• **Assigned task 1**
In the text on supply chain crises, what do Cebu Pacific and Philippine Airlines say caused their issues?
• **Assigned task 2**
Please write the next few paragraphs of the text on supply chain crises, picking up after its final sentence.

START Extract

We outsourced operations from the 1990’s to the early turn of the 21st century. We set up information networks to communicate better and faster with vendors & customers. We engaged 3rd party providers to handle our storage & transportation logistics. As our businesses have become complex and global, we honed our negotiation prowess as we worked with more people within and outside our enterprises and established contracts with 3rd parties from various countries.
We have invested a lot in information technology (IT) hardware & software to not only integrate the flow of data within our enterprises but also to better communicate, negotiate, and execute deals we make with our vendors, customers, and 3rd party providers. We continue to spend money to support development of automated & artificially intelligent systems so that we can work faster with the people we relate with and optimise our engagements with them (aside from reducing redundancy in head counts as well as shrinking the number of 3rd party service contracts).
Being better negotiators and having more sophisticated IT tools to do it, however, had apparently not been enough to stem the stigma that supply chains are in crises. The shortages still occur, the service disruptions still happen, and the customers are complaining ever so louder to the extent they have garnered the attention of not only business chiefs but also political leaders & media outlets.
Negotiation is not enough to solve today’s supply chain crises.
What’s needed is a problem-solving approach and subsequent changes in systems & structures.
In other words: engineering.
Cebu Pacific and Philippine Airlines were trying to negotiate their way out of the crisis they were in with their customers, suppliers, government, & the public. Both airlines insisted their issues are caused by shortages of spare parts and maintenance services. They implied their vendors & service providers are the problem and not them. As if the crisis they’re in would be fixed by finger-pointing and apologies (other than by giving out travel vouchers & discounts).
It’s obvious that both airlines simply had not come up with better systems & structures to improve the productivity of their operations. And because they are in a quandary, their problems had become a raging crisis, a burning platform which are costing them not only loss of income but also goodwill from their passengers.

END Extract
START Input data

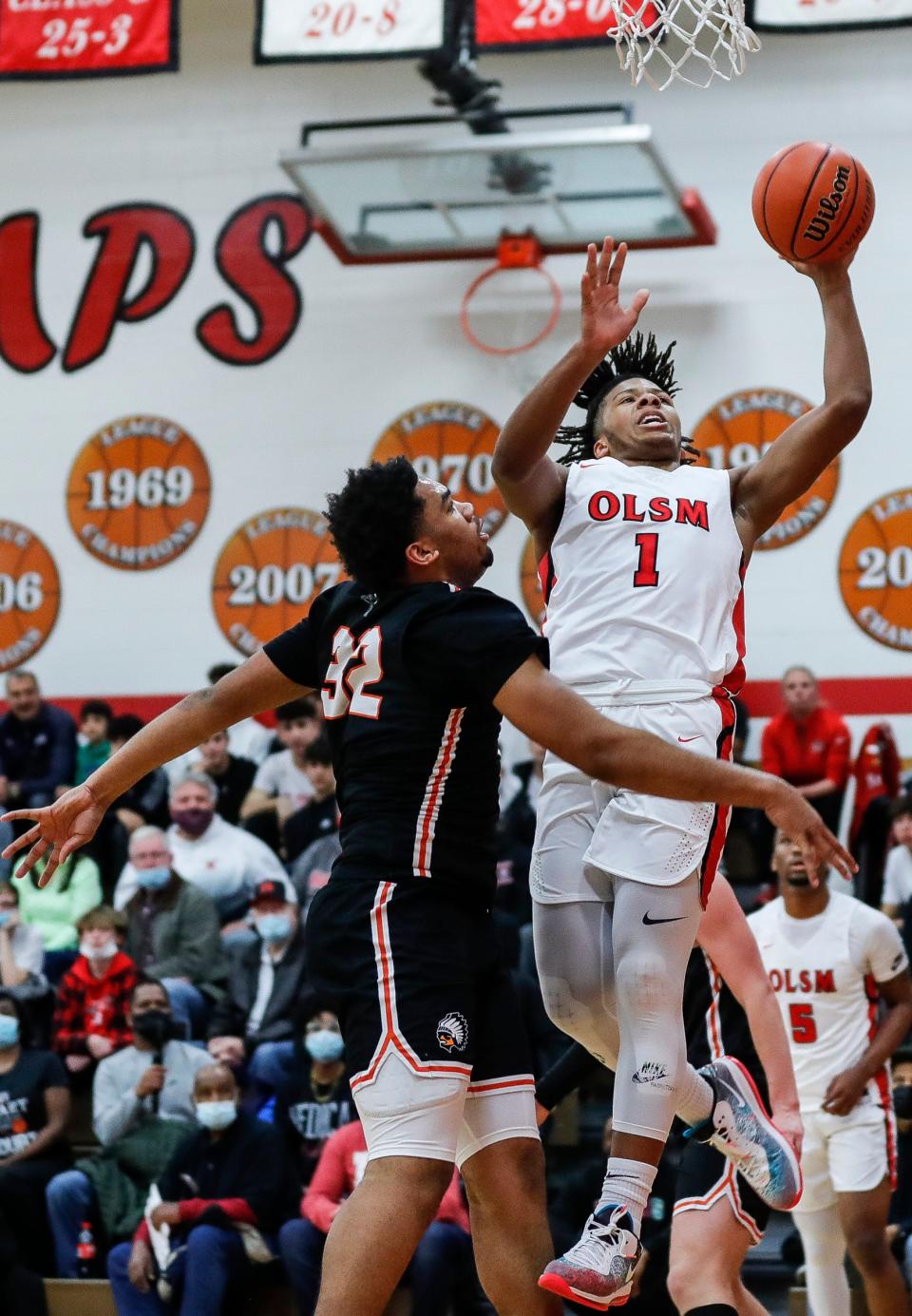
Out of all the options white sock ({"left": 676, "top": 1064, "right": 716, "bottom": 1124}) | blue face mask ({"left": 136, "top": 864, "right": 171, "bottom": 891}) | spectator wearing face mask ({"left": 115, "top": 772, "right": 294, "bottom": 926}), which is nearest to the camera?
white sock ({"left": 676, "top": 1064, "right": 716, "bottom": 1124})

END Input data

• **Answer area 1**
Shortages of spare parts and maintenance services.

• **Answer area 2**
And this same reasoning applies to the firms and industries who continue to try to negotiate their way out of whatever supply chain crisis they’re in. We as stakeholders or customers pay the price when enterprise managers don’t have a clue to fixing their supply chain crisis other than via negotiations, if not laying blame on others.
We solve a crisis by first assessing and understanding it. We gather data. We analyse. We lay out our criteria and brainstorm our options. We select an option and formulate a solution. This is the gist of problem-solving, the basics of engineering. We need not be intimidated by the myth that engineering is only for rocket scientists or the highly technical.
It is from what we present as solutions that we partner with negotiation to push what we believe would be the best means to address any crisis. Negotiation gets better with credible and logical information.
Supply chains do tend to mend themselves. They bounce back often without our intervention. As pandemic limits lifted in 2022, transportation normalised and merchandise flowed close to volumes before the virus sowed fear around the world.
We had seen our businesses revive but we learned that supply chains are vital to our success, if not survival. Hence, we see problems with our supply chains as crises deserving top-management priority rather than as challenges relegated to middle management.
But we cannot work with the same methodologies and approaches we did pre-pandemic. We cannot negotiate or manage our way out of future supply chain crises. If we are to progress, if we are to become more productive, we need to apply engineering expertise to our supply chains.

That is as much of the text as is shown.